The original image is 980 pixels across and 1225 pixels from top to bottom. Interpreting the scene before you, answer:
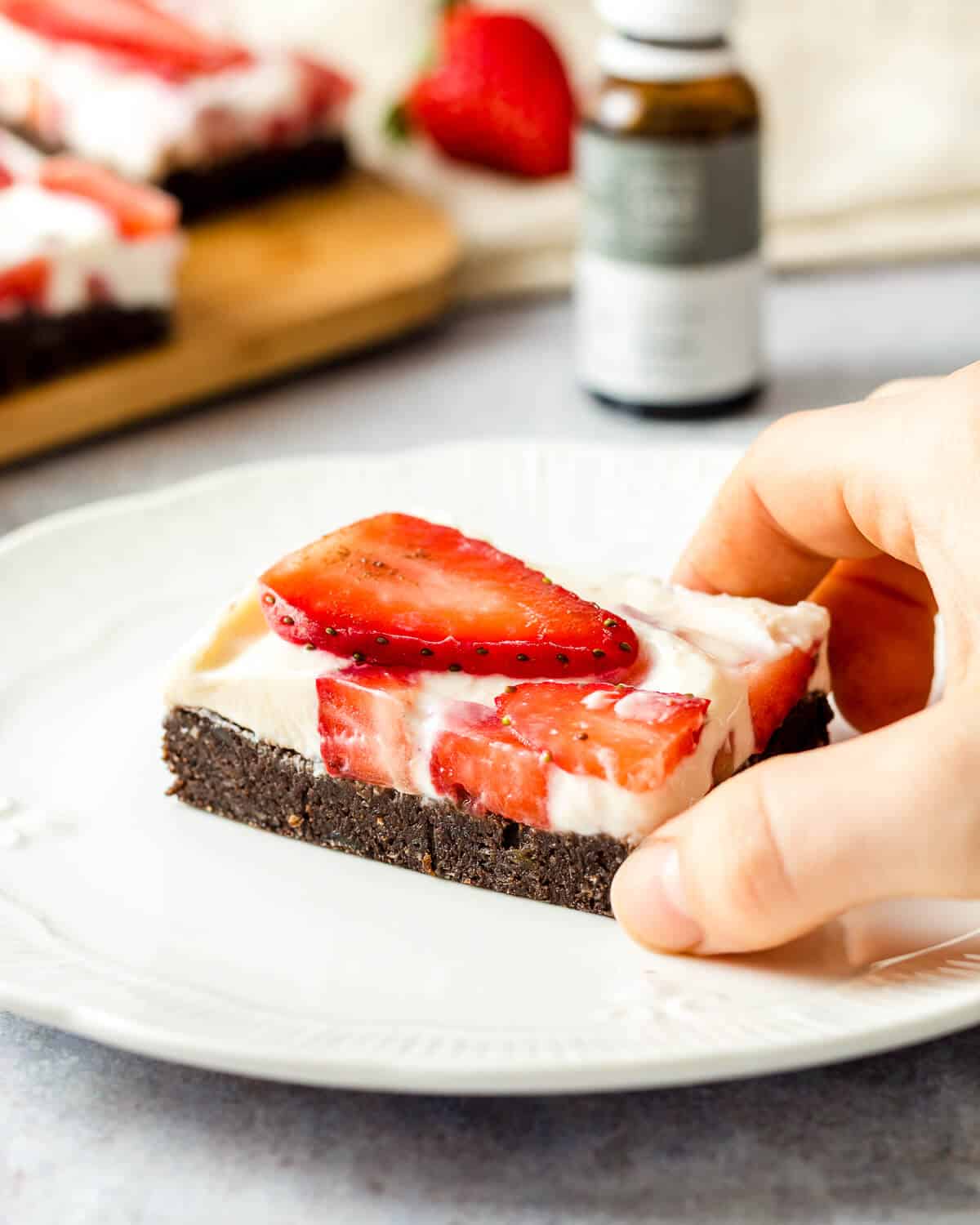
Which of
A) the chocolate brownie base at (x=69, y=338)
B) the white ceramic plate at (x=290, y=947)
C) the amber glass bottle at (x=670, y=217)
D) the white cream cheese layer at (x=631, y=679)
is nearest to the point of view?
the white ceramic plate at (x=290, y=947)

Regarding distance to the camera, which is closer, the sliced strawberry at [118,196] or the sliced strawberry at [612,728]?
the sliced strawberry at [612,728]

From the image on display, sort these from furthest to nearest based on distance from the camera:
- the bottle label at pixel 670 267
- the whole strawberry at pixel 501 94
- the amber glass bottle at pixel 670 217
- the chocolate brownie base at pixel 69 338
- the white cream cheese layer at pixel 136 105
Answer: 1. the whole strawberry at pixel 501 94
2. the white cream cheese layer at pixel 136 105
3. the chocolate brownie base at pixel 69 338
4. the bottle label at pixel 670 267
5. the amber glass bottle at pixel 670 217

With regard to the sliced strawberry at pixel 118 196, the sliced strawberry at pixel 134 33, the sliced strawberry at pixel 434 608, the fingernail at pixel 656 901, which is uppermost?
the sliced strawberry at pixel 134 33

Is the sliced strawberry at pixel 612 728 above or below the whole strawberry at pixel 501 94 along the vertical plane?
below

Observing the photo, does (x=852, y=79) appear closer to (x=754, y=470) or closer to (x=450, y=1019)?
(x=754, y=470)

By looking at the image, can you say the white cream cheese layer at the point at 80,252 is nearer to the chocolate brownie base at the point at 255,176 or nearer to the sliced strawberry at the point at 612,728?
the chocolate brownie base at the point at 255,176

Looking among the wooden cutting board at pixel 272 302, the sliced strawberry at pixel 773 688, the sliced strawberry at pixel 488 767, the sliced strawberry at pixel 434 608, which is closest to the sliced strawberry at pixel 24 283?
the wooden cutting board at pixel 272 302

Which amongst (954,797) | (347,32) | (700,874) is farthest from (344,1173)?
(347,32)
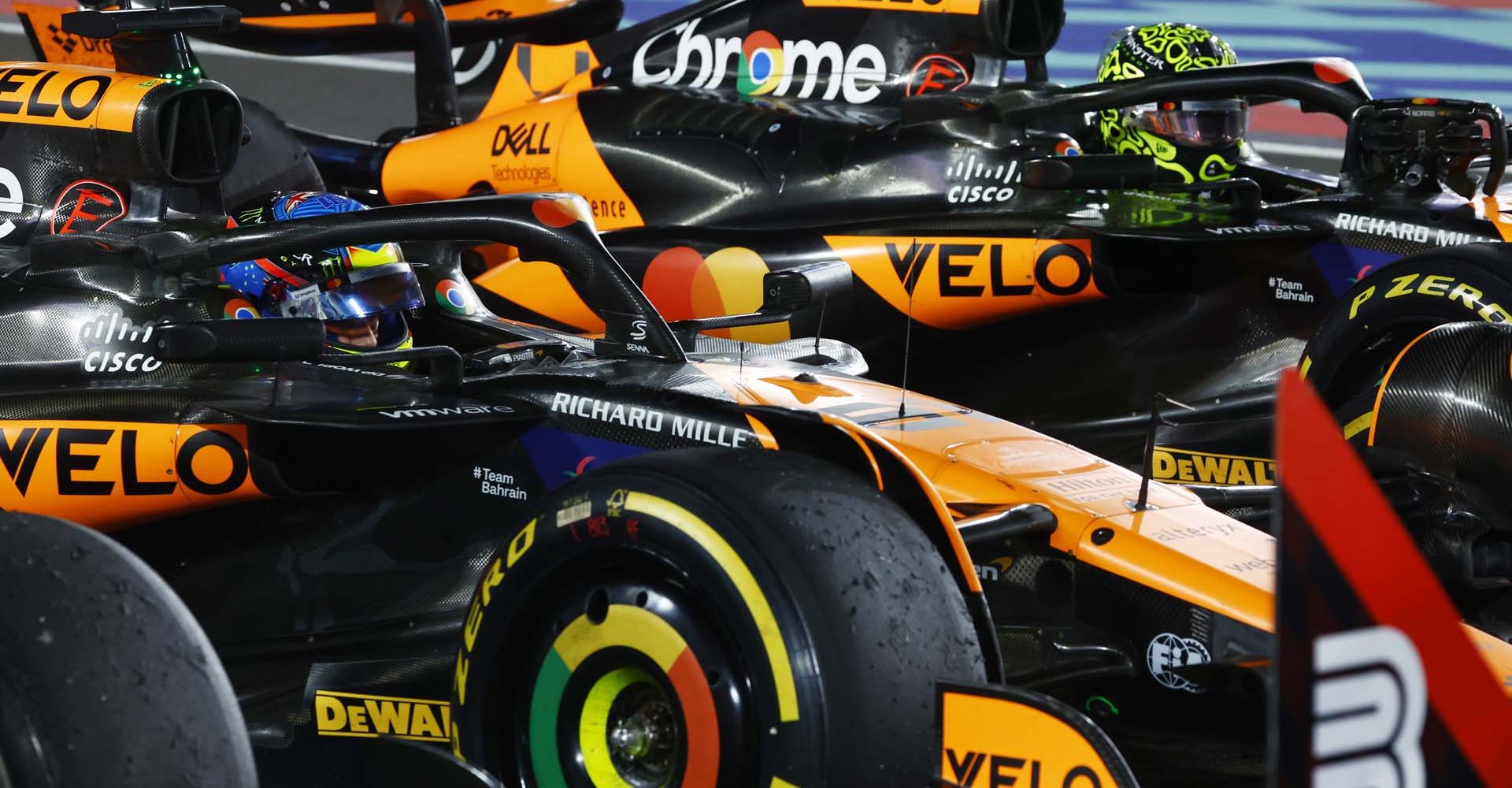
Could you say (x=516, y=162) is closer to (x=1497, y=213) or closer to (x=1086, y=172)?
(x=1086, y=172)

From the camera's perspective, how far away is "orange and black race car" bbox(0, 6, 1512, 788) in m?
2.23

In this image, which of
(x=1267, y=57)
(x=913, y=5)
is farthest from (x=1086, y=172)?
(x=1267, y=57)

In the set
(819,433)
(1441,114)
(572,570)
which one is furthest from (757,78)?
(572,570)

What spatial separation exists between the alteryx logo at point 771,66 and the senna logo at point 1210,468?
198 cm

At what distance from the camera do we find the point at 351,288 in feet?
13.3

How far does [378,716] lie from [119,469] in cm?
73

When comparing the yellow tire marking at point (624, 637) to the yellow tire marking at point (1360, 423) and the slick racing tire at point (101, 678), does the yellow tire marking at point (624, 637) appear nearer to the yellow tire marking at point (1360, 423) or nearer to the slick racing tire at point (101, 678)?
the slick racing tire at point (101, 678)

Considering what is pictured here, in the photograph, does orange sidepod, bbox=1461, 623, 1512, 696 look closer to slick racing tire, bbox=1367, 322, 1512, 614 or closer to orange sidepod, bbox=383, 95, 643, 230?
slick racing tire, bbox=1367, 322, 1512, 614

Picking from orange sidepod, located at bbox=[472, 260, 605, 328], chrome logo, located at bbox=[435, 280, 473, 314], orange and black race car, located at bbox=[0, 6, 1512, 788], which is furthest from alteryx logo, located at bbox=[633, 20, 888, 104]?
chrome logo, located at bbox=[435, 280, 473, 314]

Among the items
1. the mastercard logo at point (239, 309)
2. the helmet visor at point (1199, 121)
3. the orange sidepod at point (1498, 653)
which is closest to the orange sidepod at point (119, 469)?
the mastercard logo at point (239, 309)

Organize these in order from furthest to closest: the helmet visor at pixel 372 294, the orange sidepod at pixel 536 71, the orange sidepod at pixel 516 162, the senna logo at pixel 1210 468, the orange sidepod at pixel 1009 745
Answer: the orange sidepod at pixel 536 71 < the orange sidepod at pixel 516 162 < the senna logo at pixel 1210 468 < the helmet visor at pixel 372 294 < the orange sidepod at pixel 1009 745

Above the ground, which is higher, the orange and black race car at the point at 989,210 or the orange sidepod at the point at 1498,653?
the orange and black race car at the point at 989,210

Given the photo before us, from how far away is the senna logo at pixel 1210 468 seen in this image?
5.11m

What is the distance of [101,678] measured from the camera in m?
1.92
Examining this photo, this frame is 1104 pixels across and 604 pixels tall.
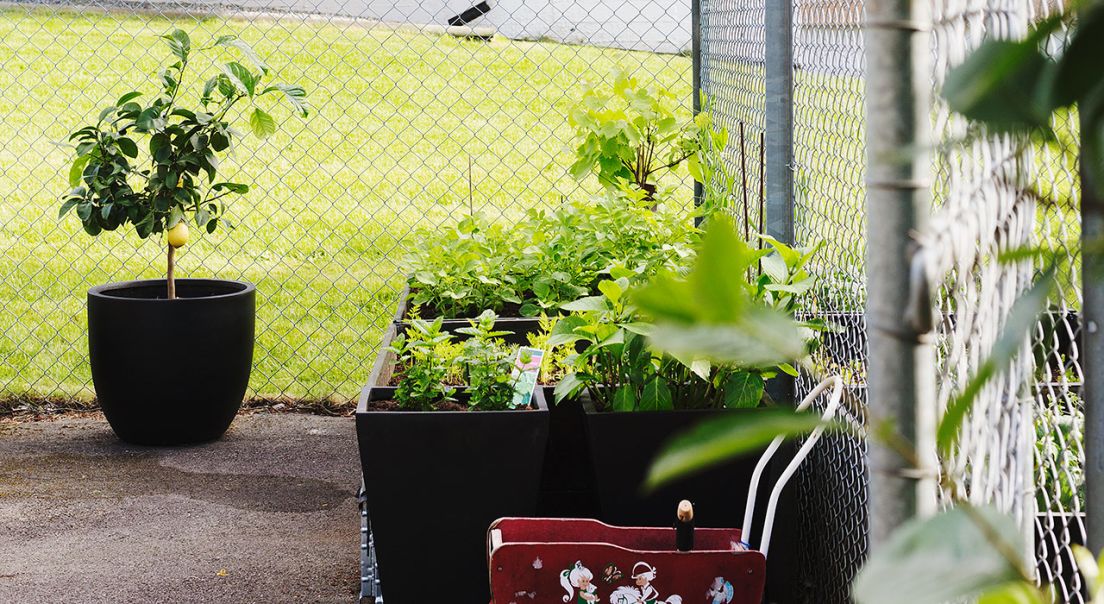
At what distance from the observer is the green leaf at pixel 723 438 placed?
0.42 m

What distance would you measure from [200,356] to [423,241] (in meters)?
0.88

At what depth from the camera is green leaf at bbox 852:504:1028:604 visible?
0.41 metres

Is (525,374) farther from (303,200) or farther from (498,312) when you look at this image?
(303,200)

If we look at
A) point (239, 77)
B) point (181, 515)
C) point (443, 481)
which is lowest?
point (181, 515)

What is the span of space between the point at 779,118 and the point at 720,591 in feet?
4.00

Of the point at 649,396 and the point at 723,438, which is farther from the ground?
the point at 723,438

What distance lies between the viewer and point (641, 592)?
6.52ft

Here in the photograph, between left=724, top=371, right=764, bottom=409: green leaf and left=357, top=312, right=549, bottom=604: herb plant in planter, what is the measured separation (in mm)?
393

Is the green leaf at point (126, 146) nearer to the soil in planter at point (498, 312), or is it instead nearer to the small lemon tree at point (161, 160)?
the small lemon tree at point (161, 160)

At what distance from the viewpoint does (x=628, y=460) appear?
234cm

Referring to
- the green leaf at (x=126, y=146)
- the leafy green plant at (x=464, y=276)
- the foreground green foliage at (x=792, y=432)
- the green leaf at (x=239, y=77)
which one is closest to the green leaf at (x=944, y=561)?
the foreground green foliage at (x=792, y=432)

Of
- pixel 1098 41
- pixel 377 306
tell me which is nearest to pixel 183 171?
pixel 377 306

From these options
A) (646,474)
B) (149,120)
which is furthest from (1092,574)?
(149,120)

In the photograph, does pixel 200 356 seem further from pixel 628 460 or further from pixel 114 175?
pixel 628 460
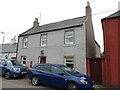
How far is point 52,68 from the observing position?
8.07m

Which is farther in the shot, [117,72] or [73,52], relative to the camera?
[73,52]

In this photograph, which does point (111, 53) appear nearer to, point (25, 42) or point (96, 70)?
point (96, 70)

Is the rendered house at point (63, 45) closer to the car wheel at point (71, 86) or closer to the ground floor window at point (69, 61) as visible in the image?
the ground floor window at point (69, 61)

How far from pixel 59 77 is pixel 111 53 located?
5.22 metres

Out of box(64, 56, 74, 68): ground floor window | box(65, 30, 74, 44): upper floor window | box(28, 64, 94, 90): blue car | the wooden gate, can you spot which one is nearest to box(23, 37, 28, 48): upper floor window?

◆ ◆ ◆

**Stated task:** Return the stretch of the listing from the line containing "From the image" through the line containing "4. the bottle label at pixel 670 267", both included, copying each line unchanged.

**Exercise output:**
From the image on display, sort these from furthest to nearest based on distance from the camera:
- the bottle label at pixel 670 267
- the whole strawberry at pixel 501 94
- the amber glass bottle at pixel 670 217
- the chocolate brownie base at pixel 69 338
- the white cream cheese layer at pixel 136 105
Answer: 1. the whole strawberry at pixel 501 94
2. the white cream cheese layer at pixel 136 105
3. the chocolate brownie base at pixel 69 338
4. the bottle label at pixel 670 267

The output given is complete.